In questo scenario, l’AI diventa una parola-ombrello utile a raccontare cambiamenti organizzativi più lenti e profondi. È vero che l’automazione tocca mansioni ripetitive, codificabili, supportate da workflow digitali; ed è vero che customer care, back office, alcuni processi di vendita e di produzione contenutistica sono già attraversati da assistenti e agenti AI. Ma la traiettoria che si intravede è più vicina a un raffreddamento dell’organico futuro che a una emorragia di posti presenti. Il ricambio avviene quando si apre una posizione e, spesso, non si apre più; quando si ridisegna un team e la competenza richiesta si sposta; quando l’azienda sostituisce ore umane con crediti API. È un impatto reale, ma graduale, che si misura nei flussi più che negli strappi.

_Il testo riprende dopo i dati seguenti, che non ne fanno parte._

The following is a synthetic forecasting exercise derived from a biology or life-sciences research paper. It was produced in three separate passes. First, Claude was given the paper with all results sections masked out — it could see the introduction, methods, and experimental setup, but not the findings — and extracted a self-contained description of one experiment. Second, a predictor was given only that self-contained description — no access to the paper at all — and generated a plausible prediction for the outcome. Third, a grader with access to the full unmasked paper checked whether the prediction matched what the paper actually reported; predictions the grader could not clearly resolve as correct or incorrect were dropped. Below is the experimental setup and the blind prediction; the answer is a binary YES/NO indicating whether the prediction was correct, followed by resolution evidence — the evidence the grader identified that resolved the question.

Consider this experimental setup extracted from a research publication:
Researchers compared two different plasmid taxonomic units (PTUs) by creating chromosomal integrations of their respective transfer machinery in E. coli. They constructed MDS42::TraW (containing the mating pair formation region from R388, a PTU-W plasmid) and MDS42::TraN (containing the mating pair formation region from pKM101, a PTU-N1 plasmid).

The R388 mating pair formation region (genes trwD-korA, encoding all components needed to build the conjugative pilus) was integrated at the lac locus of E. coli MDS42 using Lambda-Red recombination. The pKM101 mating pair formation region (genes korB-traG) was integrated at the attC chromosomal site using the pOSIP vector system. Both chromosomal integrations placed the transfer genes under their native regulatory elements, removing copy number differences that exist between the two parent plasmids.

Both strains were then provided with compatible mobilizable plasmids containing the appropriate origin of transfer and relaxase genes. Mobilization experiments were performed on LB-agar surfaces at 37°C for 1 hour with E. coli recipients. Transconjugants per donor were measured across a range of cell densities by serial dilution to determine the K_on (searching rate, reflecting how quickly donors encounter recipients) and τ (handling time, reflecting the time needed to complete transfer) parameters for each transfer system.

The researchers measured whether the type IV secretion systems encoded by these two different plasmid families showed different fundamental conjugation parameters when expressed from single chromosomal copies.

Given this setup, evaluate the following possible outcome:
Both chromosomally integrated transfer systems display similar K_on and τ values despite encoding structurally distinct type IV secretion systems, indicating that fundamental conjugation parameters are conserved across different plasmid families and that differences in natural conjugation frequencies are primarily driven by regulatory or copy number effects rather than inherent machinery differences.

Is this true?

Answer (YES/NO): NO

Resta il tema culturale: attribuire tutto all’AI rischia di alimentare paura e rassegnazione. L’articolo nota come la stessa narrazione del pericolo sia diventata, per alcuni, un modo efficace di fare comunicazione. Eppure la storia economica mostra cicli ricorrenti: l’ansia per la “macchina che ruba il lavoro” attraversa secoli e tecnologie, ma la risultante complessiva combina sostituzione e creazione di nuove funzioni. Vent’anni fa nessuno avrebbe saputo definire un “influencer” o uno “sviluppatore di app”; oggi esistono intere filiere. Il punto non è negare il dolore dei tagli, ma evitare che l’AI diventi un alibi che nasconde errori di strategia, eccessi di spesa o semplici scelte di priorità.

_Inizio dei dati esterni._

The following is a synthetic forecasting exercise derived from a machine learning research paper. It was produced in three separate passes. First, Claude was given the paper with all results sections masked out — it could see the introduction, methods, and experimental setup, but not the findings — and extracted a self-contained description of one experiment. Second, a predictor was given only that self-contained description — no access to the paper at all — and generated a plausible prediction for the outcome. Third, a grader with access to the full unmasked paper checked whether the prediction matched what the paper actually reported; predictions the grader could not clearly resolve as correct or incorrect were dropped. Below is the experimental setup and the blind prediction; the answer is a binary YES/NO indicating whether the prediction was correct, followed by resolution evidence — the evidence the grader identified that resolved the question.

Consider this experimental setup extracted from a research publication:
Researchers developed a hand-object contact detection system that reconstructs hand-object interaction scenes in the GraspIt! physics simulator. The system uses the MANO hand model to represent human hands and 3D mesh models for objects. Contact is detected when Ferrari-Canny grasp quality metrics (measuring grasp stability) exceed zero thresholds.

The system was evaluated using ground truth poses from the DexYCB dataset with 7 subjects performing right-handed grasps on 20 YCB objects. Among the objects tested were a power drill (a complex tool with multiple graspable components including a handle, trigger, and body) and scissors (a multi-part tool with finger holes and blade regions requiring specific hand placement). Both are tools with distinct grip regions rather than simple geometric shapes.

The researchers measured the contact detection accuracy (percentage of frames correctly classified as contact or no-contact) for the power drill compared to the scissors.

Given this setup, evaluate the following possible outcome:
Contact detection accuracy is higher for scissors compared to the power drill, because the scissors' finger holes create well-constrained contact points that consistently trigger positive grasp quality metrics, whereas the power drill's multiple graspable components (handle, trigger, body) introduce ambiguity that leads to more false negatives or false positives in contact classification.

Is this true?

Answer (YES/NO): YES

Se c’è una lezione da portare a casa, è la necessità di distinguere tra segnale e rumore. Il segnale dice che l’AI sta rimappando processi e competenze e che le aziende useranno l’occasione per ripensare le strutture. Il rumore è la scorciatoia comunicativa: li abbiamo licenziati perché l’AI è troppo brava. Nel mezzo ci sono le persone, le loro traiettorie professionali, e un lavoro di politica industriale, formazione e transizione che non si fa con gli slogan ma con programmi, incentivi e accountability. Spetta ai media, agli investitori e ai decisori pubblici chiedere conto delle vere motivazioni dietro ai tagli, pesare i dati e guardare alle dinamiche occupazionali con orizzonte pluriennale, non con il fiato corto del trimestre. Solo così, forse, l’AI smetterà di essere il capro espiatorio perfetto e potrà essere discussa per ciò che davvero è: una piattaforma tecnologica potente, che ridisegna come lavoriamo molto più di quanto non decida se lavoriamo.